Vamping is the best way to get the most bromelain available without intaking a bunch of fiber, like you will if you eat or even juice a whole fresh pineapple. I just cut off the top and bottom and slice it in half, then cut each half into 2 or 3 cross cut slices. Then I peel the skin off and cut the pineapple flesh into mouth sized chunks. Then just chew up each chunk, suck the juice out and swallow it but then spit the pulp out.
It will tingle or burn a little at first until you get your tolerance up, but dont try to do more than 1.5 pineapples a day or your tongue will bleed a little due to the action of the bromelain breaking down proteins on your tongue. Its not the end of the world and it will stop bleeding in a few seconds, but when you start spitting out the pink pineapple pulp, that's when you know its time to stop. I have never been able to build a tolerance beyond 1.5 a day myself and I do it all the time, so I think that is probably just the human limit. Or maybe I just have a weak tongue ; )
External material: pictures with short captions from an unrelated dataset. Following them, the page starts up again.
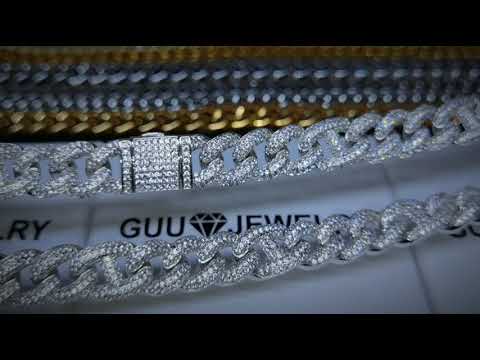 2020 New Iced Prong Link Choker (14mm) in WhiteGold-Plated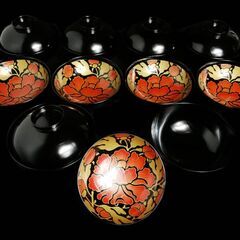 🔷🔶🔷ut6/18　蔵出し　漆器　越前塗？　裏蓋牡丹蒔絵　御吸物...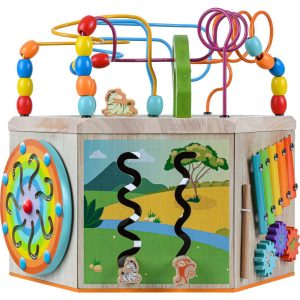 Preschool Play Lab Large Wooden Activity Learning 7-Side Cube | Activity Tables Baby & Toddler Activity Tables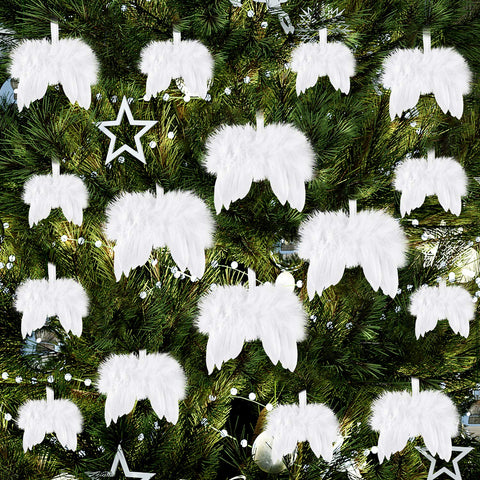 FEPITO 16 Pcs White Feather Christmas Decorations Angel White Feather Wing Ornament for Christmas Party Decoration DIY Craft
Similarly fresh oranges have a lot of bioavailable citrate and Vitamin C, and you can pretty quickly ramp up to higher doses than you can intake with C pills or powder, which give many people gut issues if they take too much.
I just peel or cut the end off a few oranges and put them through a basic twist juicer. It takes like 2 minutes and then I strain the juice into my big 4-cup glass of Zerowater with a coffee strainer. Then I pour more Zerowater through the strainer to fill up my glass, since both citrate and Vitamin C are water soluble. You will know it is almost all out when the pulp turns whitish rather than bright orange.
Oral EDTA, ALA, NAC, sodium/natural citrate, bromelain, and Vitamins C, D and E are the best things I have found to take for multiple reasons. We didnt eat for 5 days and took all of those things every 12 hours and we feel Great, I cannot recommend it enough.
They can all be taken together without binding with the EDTA (which is Most peoples problem when taking oral EDTA so they waste it) and they are all mild chelators that cross the blood brain barrier.... in addition to the bromelain getting into your respective junk, which is very very important for the continued survival of our species.
I dont want to have kids anytime soon, we are at war but I want to be Able to when the war is Won. Failure is not an option.
I don't think she has time to read these comments anymore but thank you again for posting this study, Dr Ana.... this is excellent ammunition in our battle.
Excellent point Dr ANA !
My Dr is Dr Villa who is treating almost 4000 vax injured seniors here.
I love that i keep finding confirmation of what Great Honest and Caring Physicians have been saying and writing about all along ! I know she thinks highly of you also.